In Fars province, workers at Lamerd Petrochemical and Parsian Natural Gas Refinery also went on strike. An hour after the strike began at Lamerd Petrochemical, more workers joined the strike.
Workers at the Parsian natural gas refinery near the city of Mehr in Fars province also went on strike on 1 August.
On the Qeshm Island, the workers of the heavy oil refinery went on strike at the same time as the workers of other refineries.
The widespread strike by refineries and petrochemicals in the south of the country expanded to the phases 22 and 24 of South Pars Kangan.
Many workers working in refineries, petrochemicals, and industrial projects face months of back pay and benefits. Most of the protesting and striking workers are workers in contracting companies.
The general strike began on 29 July, when personnel at the North Azadegan oil field went on strike to protest the lower wages suggested by the Iran Ofogh company.
This oil field is one of the largest oil fields in the Middle East, most of which is located in Hur al-Azim and the villages around the city of Hoveyzeh.
Despite the extraction of oil reserves in the region, the authorities also refuse to employ local workers in companies operating in the North Azadegan oil field.
The limited number of indigenous people employed for temporary and unprofessional work also face the risk of discrimination in wages, benefits, and dismissal, and so far, many of these workers have been fired under various pretexts.
The strike by all the personnel of the North Azadegan oil field was carried out following the threat of dismissal of the personnel by Ismail Gholampour, the executor of the North Azadegan oil field project.

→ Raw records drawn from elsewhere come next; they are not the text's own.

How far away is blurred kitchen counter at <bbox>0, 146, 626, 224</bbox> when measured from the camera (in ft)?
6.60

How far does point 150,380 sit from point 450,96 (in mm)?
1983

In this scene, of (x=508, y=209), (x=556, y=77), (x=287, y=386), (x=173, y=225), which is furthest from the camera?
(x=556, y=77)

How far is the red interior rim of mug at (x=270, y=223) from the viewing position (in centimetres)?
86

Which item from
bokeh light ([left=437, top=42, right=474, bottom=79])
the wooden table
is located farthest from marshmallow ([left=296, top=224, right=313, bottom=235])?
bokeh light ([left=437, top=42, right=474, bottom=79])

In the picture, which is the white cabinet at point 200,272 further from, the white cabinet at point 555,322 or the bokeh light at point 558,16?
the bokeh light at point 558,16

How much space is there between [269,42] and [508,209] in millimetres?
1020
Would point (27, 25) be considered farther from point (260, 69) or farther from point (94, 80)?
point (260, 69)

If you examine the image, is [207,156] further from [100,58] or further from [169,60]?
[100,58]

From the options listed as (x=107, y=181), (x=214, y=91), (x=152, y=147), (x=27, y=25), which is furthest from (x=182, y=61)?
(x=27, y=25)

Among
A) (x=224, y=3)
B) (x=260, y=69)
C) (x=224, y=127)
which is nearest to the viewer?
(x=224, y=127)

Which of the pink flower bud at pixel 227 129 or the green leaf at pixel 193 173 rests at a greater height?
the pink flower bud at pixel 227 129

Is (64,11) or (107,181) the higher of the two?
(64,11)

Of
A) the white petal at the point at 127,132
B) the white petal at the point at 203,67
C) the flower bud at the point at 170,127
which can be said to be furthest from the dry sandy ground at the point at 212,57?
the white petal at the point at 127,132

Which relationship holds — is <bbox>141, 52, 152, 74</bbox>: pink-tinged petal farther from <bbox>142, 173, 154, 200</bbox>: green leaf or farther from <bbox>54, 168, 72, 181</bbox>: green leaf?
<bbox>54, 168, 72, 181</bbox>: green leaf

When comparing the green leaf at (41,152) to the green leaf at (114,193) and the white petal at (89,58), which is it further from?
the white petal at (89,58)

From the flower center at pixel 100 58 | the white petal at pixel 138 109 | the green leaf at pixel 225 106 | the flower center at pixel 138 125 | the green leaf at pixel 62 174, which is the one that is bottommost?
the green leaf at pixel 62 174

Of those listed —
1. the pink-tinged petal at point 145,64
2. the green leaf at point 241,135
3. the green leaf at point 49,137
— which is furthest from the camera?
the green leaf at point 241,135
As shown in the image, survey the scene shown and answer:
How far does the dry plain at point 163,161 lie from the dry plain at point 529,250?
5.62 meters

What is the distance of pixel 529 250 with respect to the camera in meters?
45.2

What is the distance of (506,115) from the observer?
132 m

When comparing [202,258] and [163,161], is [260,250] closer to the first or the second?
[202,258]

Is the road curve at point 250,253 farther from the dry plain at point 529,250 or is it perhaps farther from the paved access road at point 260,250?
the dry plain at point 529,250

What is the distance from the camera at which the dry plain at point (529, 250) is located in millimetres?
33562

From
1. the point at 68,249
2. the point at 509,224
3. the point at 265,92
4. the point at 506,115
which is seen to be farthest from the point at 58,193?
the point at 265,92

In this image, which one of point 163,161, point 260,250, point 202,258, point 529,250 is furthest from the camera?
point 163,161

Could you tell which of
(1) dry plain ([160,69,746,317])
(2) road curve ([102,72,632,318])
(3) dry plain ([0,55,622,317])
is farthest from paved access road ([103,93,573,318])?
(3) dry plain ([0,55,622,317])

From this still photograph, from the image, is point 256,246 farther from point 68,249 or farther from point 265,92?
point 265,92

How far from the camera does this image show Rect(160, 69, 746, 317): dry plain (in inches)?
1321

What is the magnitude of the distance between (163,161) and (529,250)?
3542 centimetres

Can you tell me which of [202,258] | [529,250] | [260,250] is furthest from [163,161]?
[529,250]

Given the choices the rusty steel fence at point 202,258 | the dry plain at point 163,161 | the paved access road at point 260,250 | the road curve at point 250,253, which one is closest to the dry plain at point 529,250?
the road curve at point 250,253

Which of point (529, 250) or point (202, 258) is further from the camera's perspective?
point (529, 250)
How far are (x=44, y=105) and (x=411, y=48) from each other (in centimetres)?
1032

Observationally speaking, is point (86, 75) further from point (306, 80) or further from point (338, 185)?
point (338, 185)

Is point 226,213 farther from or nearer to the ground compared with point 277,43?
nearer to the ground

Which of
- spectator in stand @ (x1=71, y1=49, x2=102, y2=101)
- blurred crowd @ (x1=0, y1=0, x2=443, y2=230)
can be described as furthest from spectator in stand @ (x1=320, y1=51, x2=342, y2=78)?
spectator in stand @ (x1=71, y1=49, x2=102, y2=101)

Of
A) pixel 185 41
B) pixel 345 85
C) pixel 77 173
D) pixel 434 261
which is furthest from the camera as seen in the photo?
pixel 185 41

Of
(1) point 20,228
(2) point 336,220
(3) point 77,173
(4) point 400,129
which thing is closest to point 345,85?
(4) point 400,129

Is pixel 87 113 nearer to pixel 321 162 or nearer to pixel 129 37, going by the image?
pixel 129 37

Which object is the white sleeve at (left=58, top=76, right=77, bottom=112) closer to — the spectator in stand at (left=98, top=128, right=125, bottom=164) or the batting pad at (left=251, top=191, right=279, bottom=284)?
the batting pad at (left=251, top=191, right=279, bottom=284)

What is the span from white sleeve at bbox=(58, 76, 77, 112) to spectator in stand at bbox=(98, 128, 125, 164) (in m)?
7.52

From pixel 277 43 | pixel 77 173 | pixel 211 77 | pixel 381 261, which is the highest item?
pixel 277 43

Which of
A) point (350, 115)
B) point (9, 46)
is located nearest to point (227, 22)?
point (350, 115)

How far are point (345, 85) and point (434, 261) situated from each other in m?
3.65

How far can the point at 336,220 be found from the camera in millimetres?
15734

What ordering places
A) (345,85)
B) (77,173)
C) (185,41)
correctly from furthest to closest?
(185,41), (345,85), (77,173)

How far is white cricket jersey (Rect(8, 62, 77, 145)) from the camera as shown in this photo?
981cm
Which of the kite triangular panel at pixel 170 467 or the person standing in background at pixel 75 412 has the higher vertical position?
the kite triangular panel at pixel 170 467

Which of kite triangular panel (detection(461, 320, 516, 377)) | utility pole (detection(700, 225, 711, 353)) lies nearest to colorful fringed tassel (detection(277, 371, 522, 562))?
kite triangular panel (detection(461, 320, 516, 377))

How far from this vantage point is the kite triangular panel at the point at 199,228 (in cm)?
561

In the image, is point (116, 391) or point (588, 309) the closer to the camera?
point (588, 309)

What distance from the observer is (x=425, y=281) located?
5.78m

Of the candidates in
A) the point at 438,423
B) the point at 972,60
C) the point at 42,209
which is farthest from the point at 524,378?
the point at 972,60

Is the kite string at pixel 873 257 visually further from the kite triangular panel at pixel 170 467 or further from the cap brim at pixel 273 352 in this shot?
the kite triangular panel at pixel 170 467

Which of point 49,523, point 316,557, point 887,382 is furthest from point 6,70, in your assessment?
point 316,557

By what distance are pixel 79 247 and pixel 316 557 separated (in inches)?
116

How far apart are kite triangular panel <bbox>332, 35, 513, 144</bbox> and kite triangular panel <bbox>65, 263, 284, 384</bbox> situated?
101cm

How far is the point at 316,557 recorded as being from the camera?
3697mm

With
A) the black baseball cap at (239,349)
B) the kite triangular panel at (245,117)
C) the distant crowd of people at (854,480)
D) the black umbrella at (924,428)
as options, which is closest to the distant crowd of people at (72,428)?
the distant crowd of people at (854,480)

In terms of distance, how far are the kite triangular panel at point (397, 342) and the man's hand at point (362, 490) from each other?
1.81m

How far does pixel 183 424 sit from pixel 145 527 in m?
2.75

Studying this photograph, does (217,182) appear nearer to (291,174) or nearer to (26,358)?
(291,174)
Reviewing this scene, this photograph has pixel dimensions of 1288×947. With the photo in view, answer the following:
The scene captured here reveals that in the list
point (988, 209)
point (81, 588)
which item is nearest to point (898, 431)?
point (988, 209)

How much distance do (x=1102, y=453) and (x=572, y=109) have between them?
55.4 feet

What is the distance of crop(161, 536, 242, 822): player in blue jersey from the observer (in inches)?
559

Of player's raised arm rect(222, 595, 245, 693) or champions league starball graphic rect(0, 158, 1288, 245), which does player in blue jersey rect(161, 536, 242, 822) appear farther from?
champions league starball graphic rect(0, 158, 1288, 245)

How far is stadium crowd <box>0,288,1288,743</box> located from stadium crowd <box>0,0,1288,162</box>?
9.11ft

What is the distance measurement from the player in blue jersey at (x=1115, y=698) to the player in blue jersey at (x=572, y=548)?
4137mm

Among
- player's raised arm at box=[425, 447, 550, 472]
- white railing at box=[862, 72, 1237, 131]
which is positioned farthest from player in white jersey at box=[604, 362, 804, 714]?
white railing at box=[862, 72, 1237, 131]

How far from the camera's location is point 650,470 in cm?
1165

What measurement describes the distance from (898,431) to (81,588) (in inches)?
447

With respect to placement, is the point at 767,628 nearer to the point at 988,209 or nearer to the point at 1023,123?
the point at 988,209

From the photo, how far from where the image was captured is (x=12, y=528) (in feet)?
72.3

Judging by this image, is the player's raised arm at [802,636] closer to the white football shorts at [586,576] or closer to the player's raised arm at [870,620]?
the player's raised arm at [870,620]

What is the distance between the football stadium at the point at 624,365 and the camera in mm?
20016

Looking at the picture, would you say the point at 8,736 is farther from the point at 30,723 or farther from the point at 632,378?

According to reports, a deal between senior executives of PEDEC Oil Development Engineering Company and the announcement of Iran Ofogh as the winner and the dismissal of the OICO company sparked protests at the refinery, and Iran Ofogh’s offer of low salaries in a formal tender led to a strike at this refinery.
As a result, a threatening letter from the management of the Petroleum Engineering and Development Company was given to the personnel, who will be fired if they do not comply.
The nationwide strike by oil workers and employees has started in the south of the country, while in this region, the protest and strike by the workers of Haft Tapeh Sugarcane Company entered its 48th day on 1 August.
The lack of attention by the authorities to workers’ rights has led to an increase in protests and strikes. It is predicted that due to the inability of the government to solve these problems, it will lead to the spread of protests and strikes among workers from different strata.